*Geek Box: The ‘ATE’

*Geek Box: Average Treatment Effects

One very misunderstood aspect of interpreting studies, in particular intervention studies, is that a lack of effect means that the intervention worked for no one. This is an easy trap to fall into, because what RCTs compare between the intervention and control group is the mean, or average, treatment effect. This is the average of the effect from all the participants in the intervention group vs. the average effect from all participants in the control.

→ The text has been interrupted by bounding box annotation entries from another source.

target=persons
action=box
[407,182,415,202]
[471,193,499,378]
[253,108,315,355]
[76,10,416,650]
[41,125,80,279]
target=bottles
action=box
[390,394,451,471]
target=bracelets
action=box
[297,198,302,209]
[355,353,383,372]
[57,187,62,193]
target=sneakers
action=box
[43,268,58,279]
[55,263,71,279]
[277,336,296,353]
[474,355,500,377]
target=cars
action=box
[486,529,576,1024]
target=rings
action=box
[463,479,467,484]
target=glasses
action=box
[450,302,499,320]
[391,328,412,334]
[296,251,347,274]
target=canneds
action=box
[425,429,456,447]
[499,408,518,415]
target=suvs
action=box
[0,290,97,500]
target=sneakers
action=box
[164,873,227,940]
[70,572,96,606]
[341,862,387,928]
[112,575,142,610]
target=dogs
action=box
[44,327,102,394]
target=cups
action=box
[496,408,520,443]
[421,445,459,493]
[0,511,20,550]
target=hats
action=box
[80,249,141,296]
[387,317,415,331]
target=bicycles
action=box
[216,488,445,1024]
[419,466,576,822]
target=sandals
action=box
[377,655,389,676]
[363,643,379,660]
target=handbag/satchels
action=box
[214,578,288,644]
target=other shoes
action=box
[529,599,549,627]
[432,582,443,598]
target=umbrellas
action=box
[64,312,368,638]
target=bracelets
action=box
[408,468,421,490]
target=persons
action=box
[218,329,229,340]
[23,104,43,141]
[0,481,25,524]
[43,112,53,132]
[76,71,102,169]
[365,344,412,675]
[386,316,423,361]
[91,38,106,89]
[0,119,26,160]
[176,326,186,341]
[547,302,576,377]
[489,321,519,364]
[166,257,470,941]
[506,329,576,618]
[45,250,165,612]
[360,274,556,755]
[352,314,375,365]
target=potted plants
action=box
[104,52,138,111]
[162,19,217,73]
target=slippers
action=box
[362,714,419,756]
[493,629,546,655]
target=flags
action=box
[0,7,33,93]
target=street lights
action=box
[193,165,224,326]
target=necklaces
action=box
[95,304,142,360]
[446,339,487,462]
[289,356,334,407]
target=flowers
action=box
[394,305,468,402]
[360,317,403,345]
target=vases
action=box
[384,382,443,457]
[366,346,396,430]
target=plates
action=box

This is often referred to as the ‘ATE’ [average treatment effect]. The difficulty, particularly for nutrition interventions, is that the results and conclusions are based off the ATE, which often results in an over-simplistic extrapolation of “there is no effect of X intervention on Y outcome”. But look closer at the data, what can you see? You may often see that in some participants [figure below], there was an effect. For example, in the present study, look at Figure 1(a), and look at the paired line graph for fibre; clearly a number of participants had quite a substantial decrease in liver fat. Many didn’t, and some increased; so overall the mean, the average, is ’no effect’. But it is important to bear in mind that it worked for someone.

Now, to figure out ‘why’ it worked for some, not others, generally requires further, post-hoc analysis by the investigators. This is something that should be done, but in practice often isn’t. The take home point, particularly for you reading nutrition studies, is to always bear in mind that it is the ATE being reported, and compared, but sometimes it can pay to dig a little further and see if the ATE is masking an effect in a subgroup of participants.